Segment Start: Text under study

Music for the Dead and Resurrected: Poems
“rather than trying to escape the past, we must instead accept the fact that the past lives with us and within us, and therefore, like it or not, we move back and forth through it daily.”
“The past is never dead. It’s not even past.”
—William Faulkner
Central to Valzyhna Mort’s lyrical and at times surreal third book is the question of remembrance, specifically, how to remember and mourn when the state often demands silence. This hauntingly beautiful book begins with “To Antigone: A Dispatch,” a message, if you will, to someone who put family before state in burying her “criminal” brother in defiance of the state’s laws. In doing so, Mort establishes the narrator’s connection to Antigone and therefore the reader’s connection with a character who refuses to forget.
“Once we settle your brother,
I’ll show you the forests
of the unburied dead.
We’ll clean the way only two sisters
can clean a house.”
In case we were in any doubt, the second poem, “Bus Stops: Ars Poetica,” gives us a poetic map for the many themes of remembrance and loss in the book and, more importantly, the ways in which the state attempts to re-write memory.

Segment End: Text under study
Segment Start: Dataset content

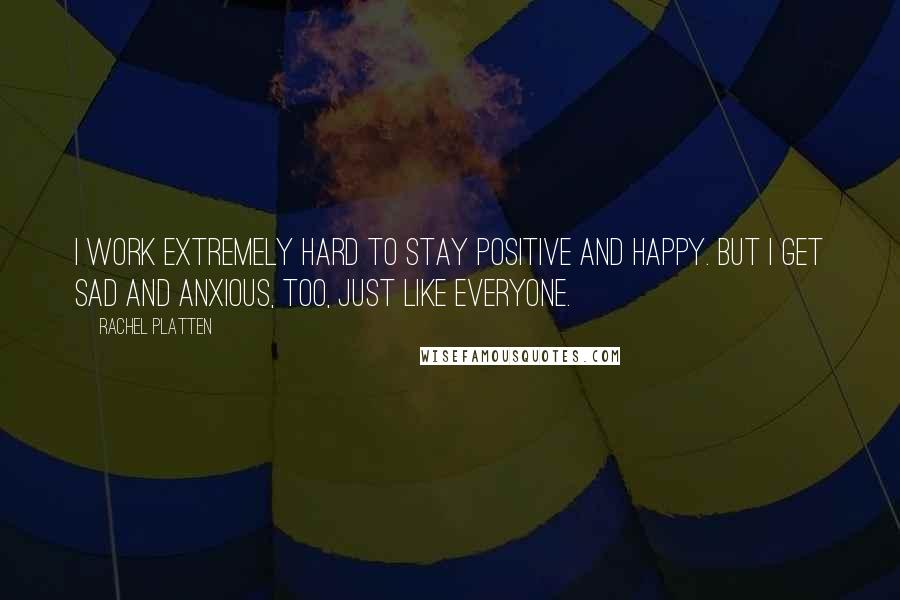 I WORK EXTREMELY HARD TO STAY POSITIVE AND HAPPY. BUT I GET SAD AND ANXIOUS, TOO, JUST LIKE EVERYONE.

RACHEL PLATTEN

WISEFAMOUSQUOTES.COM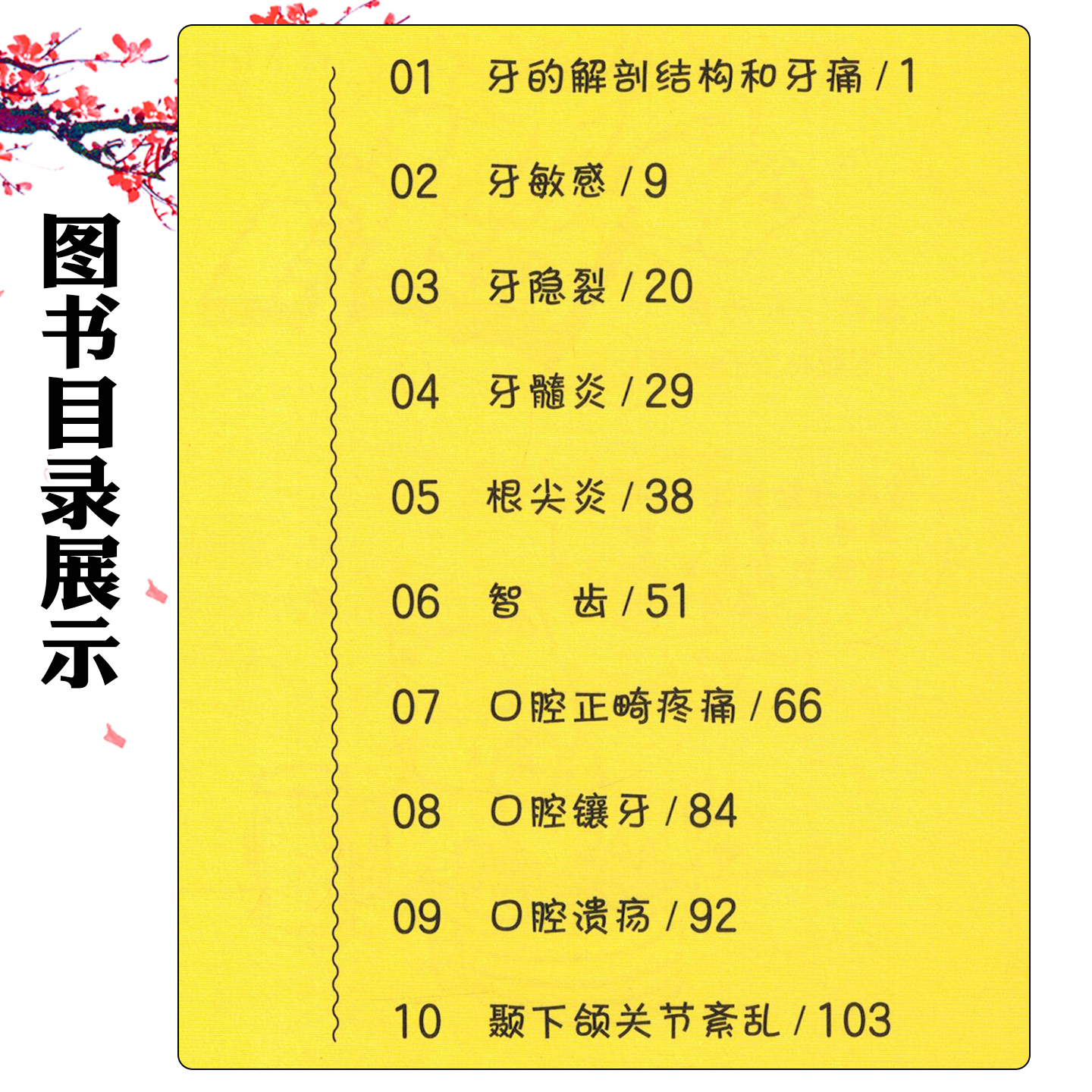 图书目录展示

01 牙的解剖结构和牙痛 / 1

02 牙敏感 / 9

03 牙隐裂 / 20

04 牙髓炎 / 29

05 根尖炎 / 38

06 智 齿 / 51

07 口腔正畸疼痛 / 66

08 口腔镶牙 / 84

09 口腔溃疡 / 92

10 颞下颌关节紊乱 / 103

Segment End: Dataset content
Segment Start: Dataset content

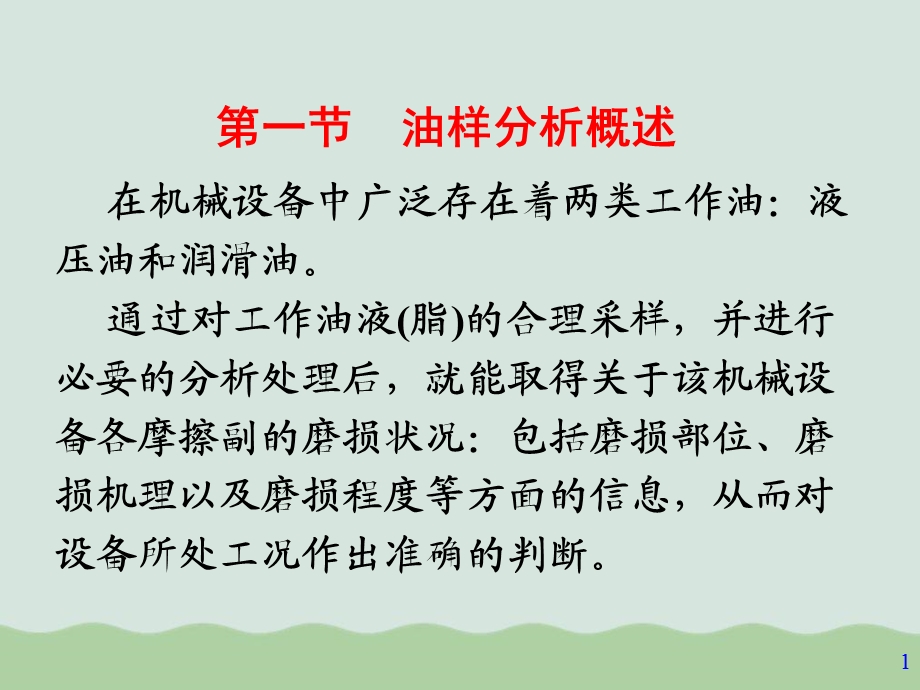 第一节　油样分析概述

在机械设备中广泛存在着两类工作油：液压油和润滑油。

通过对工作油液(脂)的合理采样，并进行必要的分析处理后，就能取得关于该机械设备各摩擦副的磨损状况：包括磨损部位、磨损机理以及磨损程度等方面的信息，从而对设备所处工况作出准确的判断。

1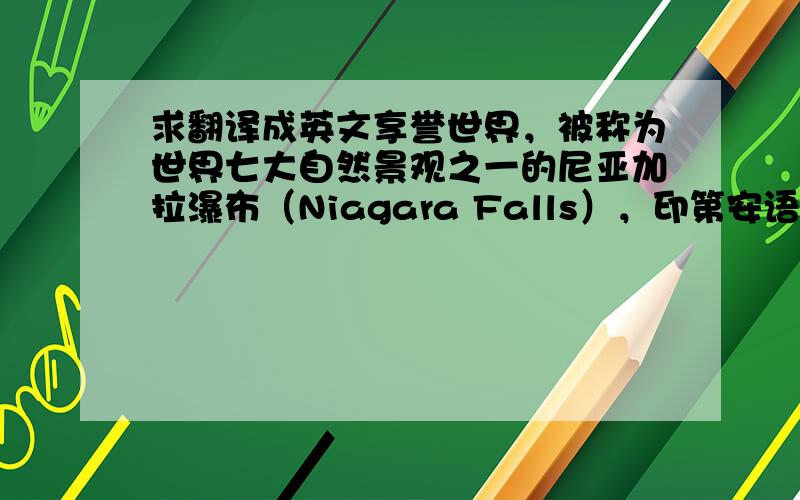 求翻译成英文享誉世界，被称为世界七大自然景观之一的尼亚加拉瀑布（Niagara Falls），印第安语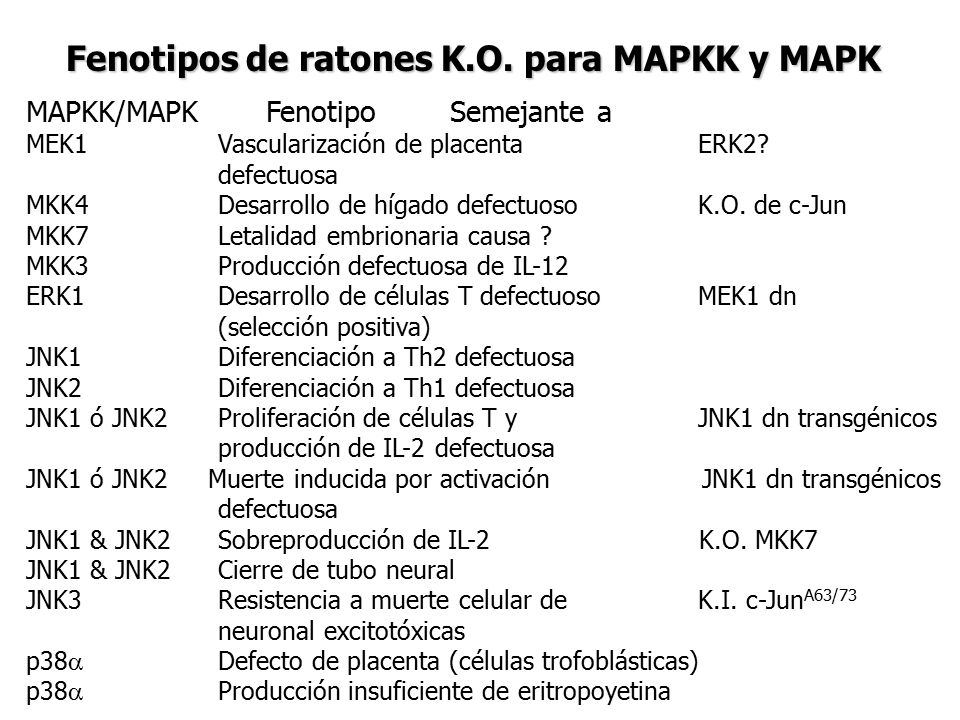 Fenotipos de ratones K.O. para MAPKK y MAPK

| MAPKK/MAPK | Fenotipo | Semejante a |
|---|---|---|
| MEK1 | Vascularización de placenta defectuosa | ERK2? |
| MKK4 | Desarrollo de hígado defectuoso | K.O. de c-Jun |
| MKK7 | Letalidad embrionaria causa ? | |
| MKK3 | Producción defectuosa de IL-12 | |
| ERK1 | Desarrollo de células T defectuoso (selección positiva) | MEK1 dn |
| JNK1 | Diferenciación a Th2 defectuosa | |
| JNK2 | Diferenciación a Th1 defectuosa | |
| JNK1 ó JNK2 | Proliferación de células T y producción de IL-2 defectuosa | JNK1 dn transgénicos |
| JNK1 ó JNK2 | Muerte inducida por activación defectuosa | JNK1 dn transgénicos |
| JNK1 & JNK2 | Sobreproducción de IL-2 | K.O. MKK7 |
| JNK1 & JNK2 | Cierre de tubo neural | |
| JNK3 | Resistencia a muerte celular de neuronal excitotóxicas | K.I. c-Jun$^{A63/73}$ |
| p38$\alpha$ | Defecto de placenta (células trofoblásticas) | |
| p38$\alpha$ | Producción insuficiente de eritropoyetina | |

Segment End: Dataset content
Segment Start: Dataset content

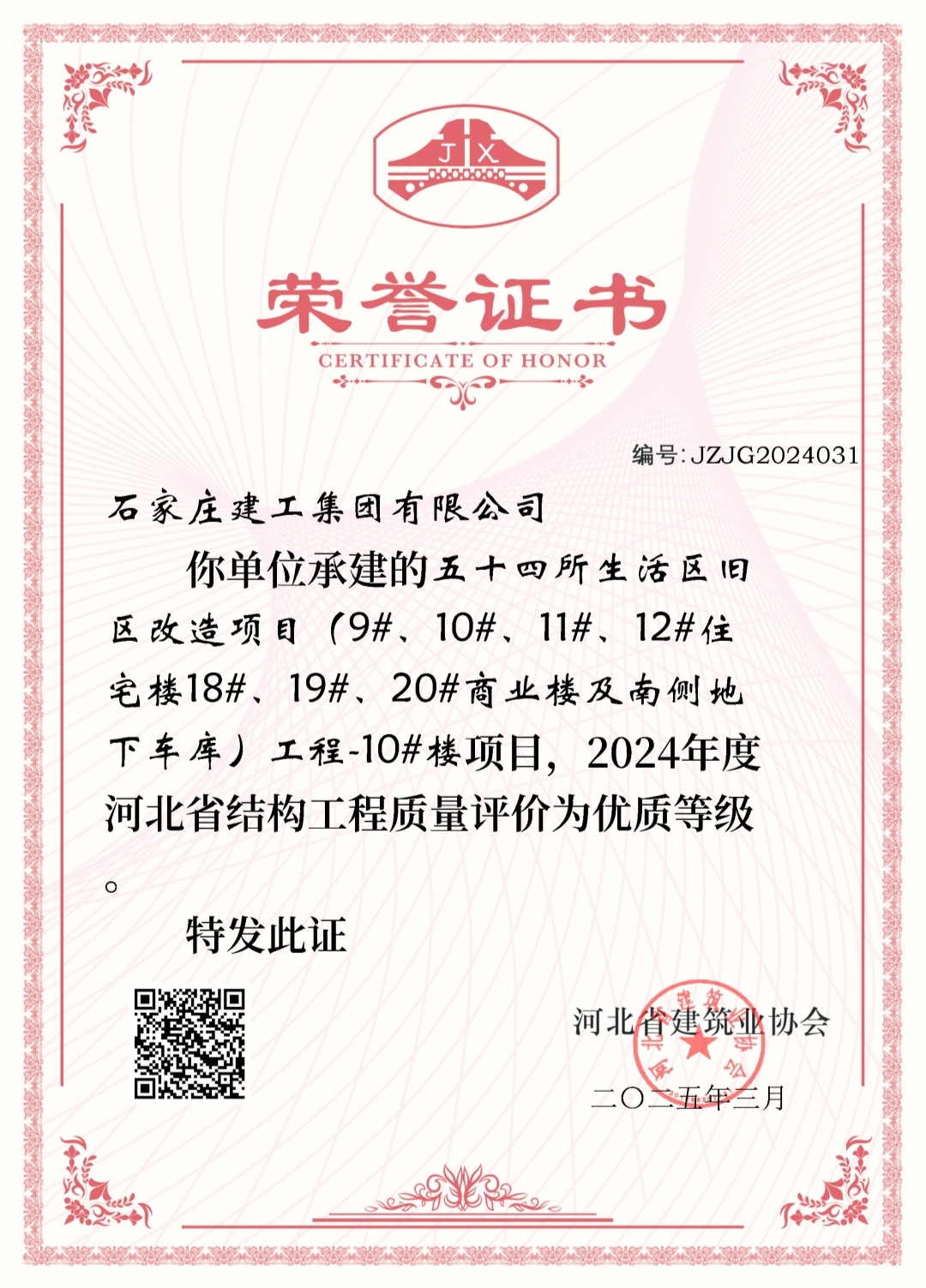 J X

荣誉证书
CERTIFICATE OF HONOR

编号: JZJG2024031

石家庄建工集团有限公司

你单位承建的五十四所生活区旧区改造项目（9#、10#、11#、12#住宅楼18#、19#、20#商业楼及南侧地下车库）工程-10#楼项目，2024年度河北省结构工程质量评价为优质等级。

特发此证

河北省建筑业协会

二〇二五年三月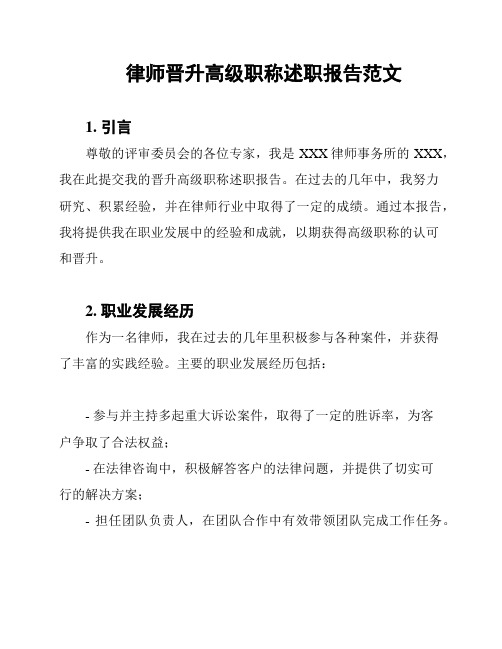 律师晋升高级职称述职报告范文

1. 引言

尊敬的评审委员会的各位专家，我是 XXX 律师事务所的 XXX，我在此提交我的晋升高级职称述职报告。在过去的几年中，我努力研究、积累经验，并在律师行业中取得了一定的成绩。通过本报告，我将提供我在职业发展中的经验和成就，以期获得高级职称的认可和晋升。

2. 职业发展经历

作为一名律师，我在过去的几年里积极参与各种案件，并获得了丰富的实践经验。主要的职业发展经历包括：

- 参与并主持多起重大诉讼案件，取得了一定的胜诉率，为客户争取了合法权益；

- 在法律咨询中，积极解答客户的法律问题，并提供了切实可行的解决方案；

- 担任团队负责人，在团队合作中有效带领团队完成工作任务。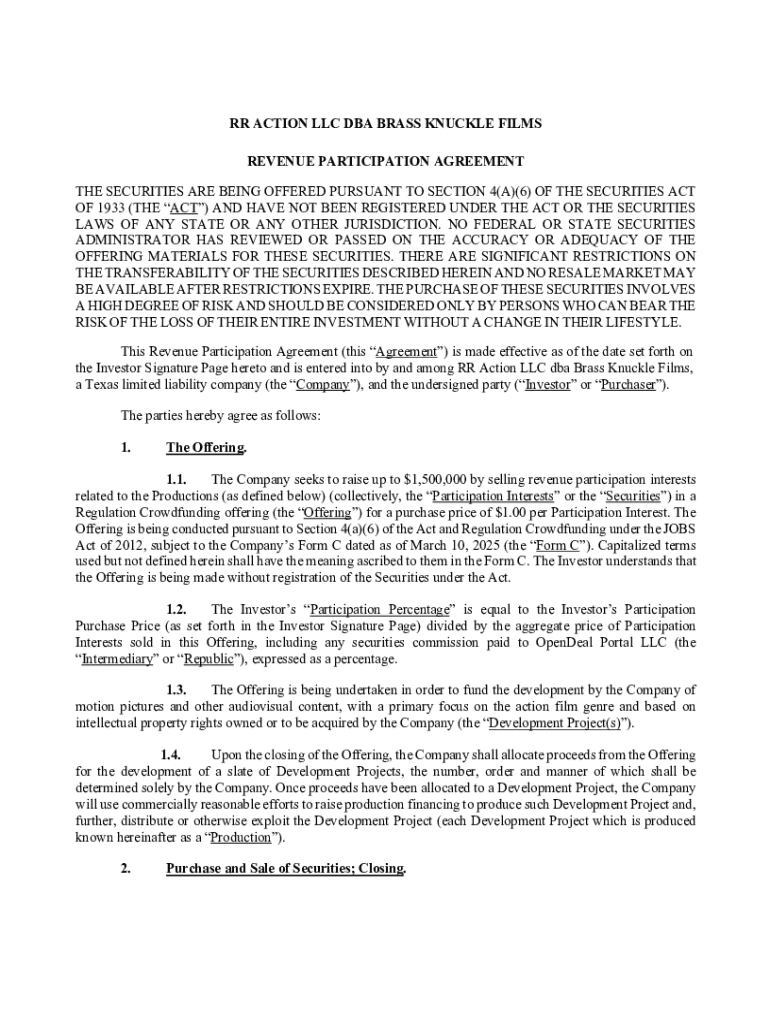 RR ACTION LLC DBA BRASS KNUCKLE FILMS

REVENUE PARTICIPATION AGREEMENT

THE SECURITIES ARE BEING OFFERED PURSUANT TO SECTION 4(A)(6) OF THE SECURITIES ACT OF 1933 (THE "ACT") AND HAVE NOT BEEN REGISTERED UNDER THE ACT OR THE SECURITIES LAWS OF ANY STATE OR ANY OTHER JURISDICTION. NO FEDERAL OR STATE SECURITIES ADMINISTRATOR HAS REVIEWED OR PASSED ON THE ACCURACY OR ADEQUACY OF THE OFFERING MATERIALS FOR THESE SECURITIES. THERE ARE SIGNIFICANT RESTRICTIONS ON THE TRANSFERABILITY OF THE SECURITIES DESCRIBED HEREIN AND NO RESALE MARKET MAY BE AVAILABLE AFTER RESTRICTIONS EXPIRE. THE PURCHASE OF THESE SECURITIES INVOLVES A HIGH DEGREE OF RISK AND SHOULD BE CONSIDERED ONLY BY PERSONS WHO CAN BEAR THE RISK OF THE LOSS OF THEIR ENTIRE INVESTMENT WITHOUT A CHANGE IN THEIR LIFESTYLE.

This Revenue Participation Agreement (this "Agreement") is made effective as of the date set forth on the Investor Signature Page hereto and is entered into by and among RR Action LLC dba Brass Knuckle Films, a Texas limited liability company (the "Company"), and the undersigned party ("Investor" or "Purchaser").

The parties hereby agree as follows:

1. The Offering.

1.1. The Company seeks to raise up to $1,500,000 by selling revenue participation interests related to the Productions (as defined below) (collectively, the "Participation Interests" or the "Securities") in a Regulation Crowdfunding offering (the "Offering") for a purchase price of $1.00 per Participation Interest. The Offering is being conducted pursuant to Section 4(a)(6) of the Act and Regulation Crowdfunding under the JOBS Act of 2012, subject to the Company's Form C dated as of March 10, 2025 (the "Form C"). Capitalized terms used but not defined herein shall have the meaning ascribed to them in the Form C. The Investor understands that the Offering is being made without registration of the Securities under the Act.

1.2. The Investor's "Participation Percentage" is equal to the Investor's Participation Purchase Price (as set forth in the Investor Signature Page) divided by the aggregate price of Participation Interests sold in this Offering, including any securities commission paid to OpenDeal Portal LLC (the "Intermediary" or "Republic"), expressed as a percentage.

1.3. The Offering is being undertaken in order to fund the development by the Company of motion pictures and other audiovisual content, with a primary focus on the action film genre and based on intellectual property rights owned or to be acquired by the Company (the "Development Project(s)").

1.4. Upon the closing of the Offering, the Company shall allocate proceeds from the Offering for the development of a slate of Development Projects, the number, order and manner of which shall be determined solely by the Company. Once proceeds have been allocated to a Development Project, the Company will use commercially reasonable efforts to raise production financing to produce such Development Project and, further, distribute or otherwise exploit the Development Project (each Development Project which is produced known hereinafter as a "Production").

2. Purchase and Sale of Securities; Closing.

Segment End: Dataset content

Study questions
A – Answer these questions about the review of Music for the Dead and Resurrected:
(i) Who is credited with the line "The past is never dead. It's not even past."?
(ii) What is the title of the poem that begins the book?
(iii) What is the title of the book's second poem?
B – Can you swap "Antigone" for "Electra" and write out everything from "Music for the" down to "refuses to forget." in the review of Music for the Dead and Resurrected?
C – Carry on the review of Music for the Dead and Resurrected from the point where it stops.

Answers to each task
A –
(i) William Faulkner
(ii) "To Antigone: A Dispatch"
(iii) "Bus Stops: Ars Poetica"

B –
Music for the Dead and Resurrected: Poems
“rather than trying to escape the past, we must instead accept the fact that the past lives with us and within us, and therefore, like it or not, we move back and forth through it daily.”
“The past is never dead. It’s not even past.”
—William Faulkner
Central to Valzyhna Mort’s lyrical and at times surreal third book is the question of remembrance, specifically, how to remember and mourn when the state often demands silence. This hauntingly beautiful book begins with “To Electra: A Dispatch,” a message, if you will, to someone who put family before state in burying her “criminal” brother in defiance of the state’s laws. In doing so, Mort establishes the narrator’s connection to Electra and therefore the reader’s connection with a character who refuses to forget.

C –
“One by one, streets introduced themselves
with the names of national
murderers.”
We are invited to face the history of crimes that haunt the book’s present. And of course, 20th century history offers no end of crimes, particularly the history of invasions and suppression in Mort’s home country of Belarus by Poland, Nazi Germany, and the Soviet Union.
That said, Mort is not simply writing another history of the worst crimes of the past century, she is creating a mythology for how we internalize those crimes at the individual level, and, perhaps, more importantly, the ways in which we both silence, remember, and re-create them as a result:
“In the purse that held—
through seven wars—
the birth certificates
of the dead, my grandmother
hid—from me—
chocolates. The purse opened like a screaming mouth.”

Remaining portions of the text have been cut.